* TEXT PROVIDED *
Some worthy mentions, however, would be Harbans Mukhia’s article, ‘The Past Cannot be Righted by Inflicting Wrongs on History’, where he rues our ‘colonial’ perception of history keeping it ‘tied to a singular pole of religion’. He says, “James Mill had taught us to treat the rulers of the “Hindu” and the “Muslim” periods not as rulers whose actions are guided by complex considerations but simply by their religious affiliation. It is this colonial lesson that we propagate today when we view Akbar and Aurangzeb (and everyone else) as merely a “good” Muslim or a “bad” Muslim. Of course, all Hindu rulers are invariably “good”, no questions asked.” Another would be Narayani Gupta’s ‘History needs informed debate, not the erasure of Aurangzeb to install Kalam‘, where she says, “…Aurangzeb has received the most attention. Any mishap could be blamed on him—even a swarm of bees in a well in a Bihar village was confidently attributed by a little girl to Aurangzeb,” and that he was ‘described in terms so unfavorable as to be just as damning’. In the EducationPlus appeared an article ‘Teaching divided Histories’ by Sriram Naganathan. He takes note of how anti-India the Pakistani history textbooks are but very cleverly overlooks how anti-Pakistan our history textbooks have become over the years.

* RECORD LIST *
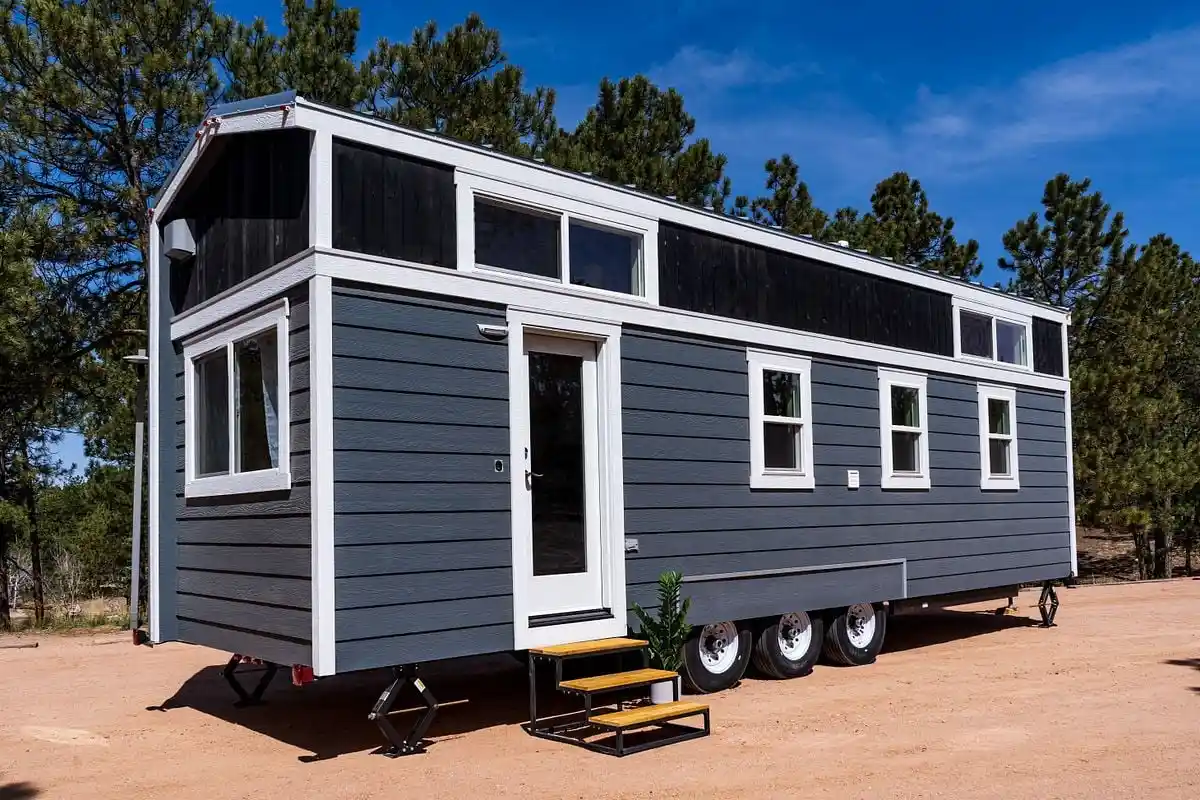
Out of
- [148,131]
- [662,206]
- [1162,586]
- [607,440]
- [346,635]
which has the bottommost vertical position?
[1162,586]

* WHAT IS REQUIRED *
Resume the passage about articles on how Indian history treats Aurangzeb, picking up after its last sentence. Nothing in the listing is needed here.

* RESULT OF THE TASK *
One article, however, caught my eye- ‘Hindu temple destructions a myth: Richard Eaton’ by India Facts Research Centre. It is an ambitiously written critique of Richard Eaton, a teacher of South Asian history at the University of Arizona and author of many books, based on his statement in an interview- ‘the total number of temples that were destroyed across those six centuries (from 1000 to 1600) was 80, not many thousands as is sometimes conjectured by various people. Excerpts from the article:

“(muslim rulers)…from the very early invasions, they not only looted prosperous kingdoms and temples, but made it a point to destroy Hindu temples obeying the diktats of Islam. Equally, they built mosques using the material of the demolished temple.”

” …there’s a wealth of evidence that shows that a lot of temples were indeed destroyed during the same time that Islam entered India.”

“Professor Mohammed Habib of the Aligarh Muslim University in his book, Sultan Mahmud of Ghazni (1924) quotes contemporary writers who spoke about Mahmud Ghazni’s plunders.”

“Considering that he (Mahmud) gave orders to destroy all the temples, that in itself raises the suspicion about Eaton’s claim of 80 temples. Assuming he didn’t manage to reach Eaton’s number, there were other Muslim kings who followed Ghazni and his precedent…”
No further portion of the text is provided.